Skip to content

Deployment & Compatibility — Microservices Interview

Target: Senior Engineer · Engineering Lead · Pre-Architect Focus: API versioning, deployment strategies, feature flags, schema evolution


Q: How do you deploy code changes without breaking clients?

Why interviewers ask this: Safe deployments are the difference between seamless rolling updates and widespread outages.

Answer

Deployment safety layers:

API Versioning → Feature Flags → Canary Deployment → Rollback Plan

Safe API versioning:

Rules:
1. Add fields, never remove
2. Old clients ignore unknown fields
3. Support old + new versions simultaneously

Example:
OrderV1 = {id, amount}
OrderV2 = {id, amount, estimatedDelivery}

Both /v1/orders and /v2/orders live for 6 months, then /v1 retired

Feature flag pattern:

@Configuration
public class FeatureFlagsConfig {

    @Bean
    public FeatureFlagService featureFlags() {
        return new FeatureFlagService();
    }
}

@Service
public class OrderService {

    @Autowired
    private FeatureFlagService flags;

    public OrderResponse createOrder(OrderRequest req) {
        if (flags.isEnabled("new-checkout-flow")) {
            return newCheckoutFlow(req);
        }
        return legacyCheckoutFlow(req);
    }
}

Canary deployment:

# Deploy new version to 10% of traffic
apiVersion: networking.istio.io/v1beta1
kind: VirtualService
metadata:
  name: order-service
spec:
  hosts:
    - order-service
  http:
    - match:
        - headers:
            user-id:
              regex: ".*-canary$"  # 10% of users
      route:
        - destination:
            host: order-service
            subset: v2
    - route:
        - destination:
            host: order-service
            subset: v1  # 90% traffic stays on v1

Monitoring canary health:

If error rate (v2) > error rate (v1) × 2 → rollback immediately
If latency (v2) > latency (v1) + 500ms → rollback
Otherwise → promote to 100% after 30 minutes

Architect Insight

Canary deployment separates "code deployment" (safe, instant) from "feature release" (gradual, monitored). This is the most important safety mechanism.
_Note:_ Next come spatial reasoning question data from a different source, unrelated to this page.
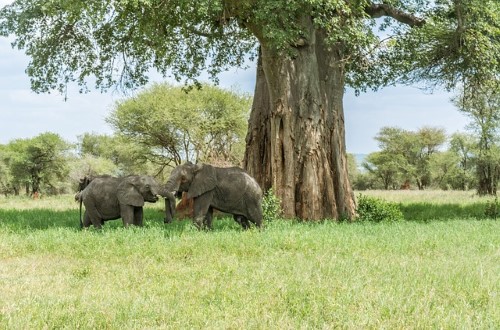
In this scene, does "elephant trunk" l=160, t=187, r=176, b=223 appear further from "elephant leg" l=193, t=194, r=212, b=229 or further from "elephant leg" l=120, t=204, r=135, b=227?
"elephant leg" l=120, t=204, r=135, b=227

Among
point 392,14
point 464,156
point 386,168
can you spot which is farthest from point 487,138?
point 386,168

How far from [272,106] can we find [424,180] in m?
63.2

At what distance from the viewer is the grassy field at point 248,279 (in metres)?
5.95

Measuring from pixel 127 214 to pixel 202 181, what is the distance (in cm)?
196

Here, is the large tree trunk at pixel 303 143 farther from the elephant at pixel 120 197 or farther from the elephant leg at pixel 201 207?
the elephant at pixel 120 197

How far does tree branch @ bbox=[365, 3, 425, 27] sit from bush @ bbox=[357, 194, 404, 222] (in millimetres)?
6269

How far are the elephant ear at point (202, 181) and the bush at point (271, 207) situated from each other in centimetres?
326

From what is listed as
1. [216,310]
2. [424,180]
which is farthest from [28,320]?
[424,180]

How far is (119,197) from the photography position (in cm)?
1286

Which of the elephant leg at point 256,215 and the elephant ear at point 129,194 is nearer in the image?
the elephant ear at point 129,194

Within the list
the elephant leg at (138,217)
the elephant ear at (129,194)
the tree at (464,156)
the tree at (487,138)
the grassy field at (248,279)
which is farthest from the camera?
the tree at (464,156)

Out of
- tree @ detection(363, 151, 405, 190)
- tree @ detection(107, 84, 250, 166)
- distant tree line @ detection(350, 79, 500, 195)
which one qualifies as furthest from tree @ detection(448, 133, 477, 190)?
tree @ detection(107, 84, 250, 166)

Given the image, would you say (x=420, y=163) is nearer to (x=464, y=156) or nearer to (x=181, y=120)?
(x=464, y=156)

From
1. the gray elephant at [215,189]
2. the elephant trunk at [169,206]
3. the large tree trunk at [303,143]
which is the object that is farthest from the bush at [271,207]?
the elephant trunk at [169,206]
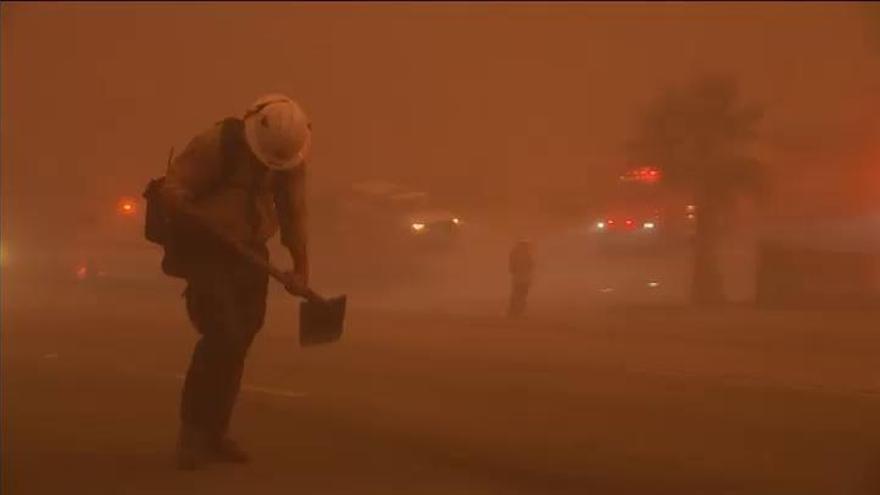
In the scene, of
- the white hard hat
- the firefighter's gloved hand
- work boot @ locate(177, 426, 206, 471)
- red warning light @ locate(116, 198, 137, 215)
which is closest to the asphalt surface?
work boot @ locate(177, 426, 206, 471)

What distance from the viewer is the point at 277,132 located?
19.0 ft

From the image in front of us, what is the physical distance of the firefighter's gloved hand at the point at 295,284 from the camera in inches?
234

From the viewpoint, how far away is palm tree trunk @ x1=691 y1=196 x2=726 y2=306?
69.3ft

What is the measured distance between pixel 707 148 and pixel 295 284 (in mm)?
16344

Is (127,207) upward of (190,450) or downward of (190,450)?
upward

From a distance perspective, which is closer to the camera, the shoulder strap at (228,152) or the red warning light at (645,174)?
the shoulder strap at (228,152)

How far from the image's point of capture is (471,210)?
38312mm

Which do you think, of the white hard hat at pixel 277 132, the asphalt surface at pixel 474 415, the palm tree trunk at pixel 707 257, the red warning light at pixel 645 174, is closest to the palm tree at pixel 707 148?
the palm tree trunk at pixel 707 257

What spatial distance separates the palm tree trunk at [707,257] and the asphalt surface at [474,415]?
18.9 ft

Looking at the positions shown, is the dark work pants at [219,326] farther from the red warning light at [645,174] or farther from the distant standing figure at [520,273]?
the red warning light at [645,174]

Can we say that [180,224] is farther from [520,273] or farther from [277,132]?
[520,273]

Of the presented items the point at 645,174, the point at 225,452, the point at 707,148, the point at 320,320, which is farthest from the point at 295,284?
the point at 645,174

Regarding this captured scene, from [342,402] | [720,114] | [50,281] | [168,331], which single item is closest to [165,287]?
[50,281]

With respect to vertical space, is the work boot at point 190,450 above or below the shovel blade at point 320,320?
below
Q: How do you handle breaking schema changes?

Answer

Database migration pattern (zero-downtime):

BEFORE: orders = {id, customer_id, amount}

Step 1: Add new column (nullable)
ALTER TABLE orders ADD COLUMN status VARCHAR(20) DEFAULT 'pending';

Step 2: Deploy code that reads/writes status (old code ignores it)
OrderService:
  - Write: both old and new columns
  - Read: check new column first, fall back to old

Step 3: Data migration (while service is running)
UPDATE orders SET status = 'completed' WHERE completed = true;

Step 4: Remove old column (can be deferred months)
ALTER TABLE orders DROP COLUMN completed;

Version your events too:

// Original event
public class OrderCreatedEvent {
    public String orderId;
    public BigDecimal amount;
}

// After adding field, version it
public class OrderCreatedEventV2 {
    public String orderId;
    public BigDecimal amount;
    public String currency;  // New field
}

// Consumer handles both
public void handleOrderEvent(OrderCreatedEvent event) {
    if (event instanceof OrderCreatedEventV2) {
        currency = ((OrderCreatedEventV2) event).currency;
    } else {
        currency = "USD";  // Default for old events
    }
}

Q: How do you manage feature flags at scale?

Answer

Feature flag service:

@Service
public class FeatureFlagService {

    @Autowired
    private FeatureFlagRepository repo;

    @Autowired
    private RedisTemplate<String, Boolean> cache;

    public boolean isEnabled(String flag, String userId) {
        // Fast path: check cache
        Boolean cached = cache.opsForValue().get("flag:" + flag + ":" + userId);
        if (cached != null) return cached;

        // Miss: check database
        FeatureFlag ff = repo.findById(flag).orElse(null);
        if (ff == null) return false;

        // Evaluate: is this user in the cohort?
        boolean enabled = ff.isEnabledForUser(userId);
        cache.opsForValue().set("flag:" + flag + ":" + userId, enabled, Duration.ofMinutes(5));
        return enabled;
    }
}

Flag types:

Type Rollout Example
Percentage Enable for X% of users "new-checkout": 10% today → 50% tomorrow
User ID Enable for specific user set "vip-users": enable for VIP customer segment
Environment Enable per environment "debug-logging": enabled in staging only
Time-based Enable at specific time "black-friday-sale": enable Nov 28-30

Cleanup:

// After 3 weeks in production, feature is stable
@Scheduled(cron = "0 0 0 * * ?")
public void cleanupOldFlags() {
    flagRepository.deleteByCreatedBefore(LocalDate.now().minusMonths(1));
}

Diagram — Safe Deployment Pipeline

graph LR
    Dev["Code Commit"]
    Tests["Tests Pass\n· Unit + Integration"]
    Staging["Deploy Staging\n· Smoke tests"]
    Canary["Canary 10%\n· Monitor 30 min"]
    Prod25["Gradual 25%"]
    Prod100["Full 100%"]
    Rollback["Auto Rollback\n(error rate spike)"]

    Dev --> Tests
    Tests --> Staging
    Staging --> Canary
    Canary -->|Healthy| Prod25
    Prod25 -->|Healthy| Prod100
    Canary -->|Error rate > 2%| Rollback

    style Canary fill:#ffe066
    style Rollback fill:#ff6b6b
    style Prod100 fill:#51cf66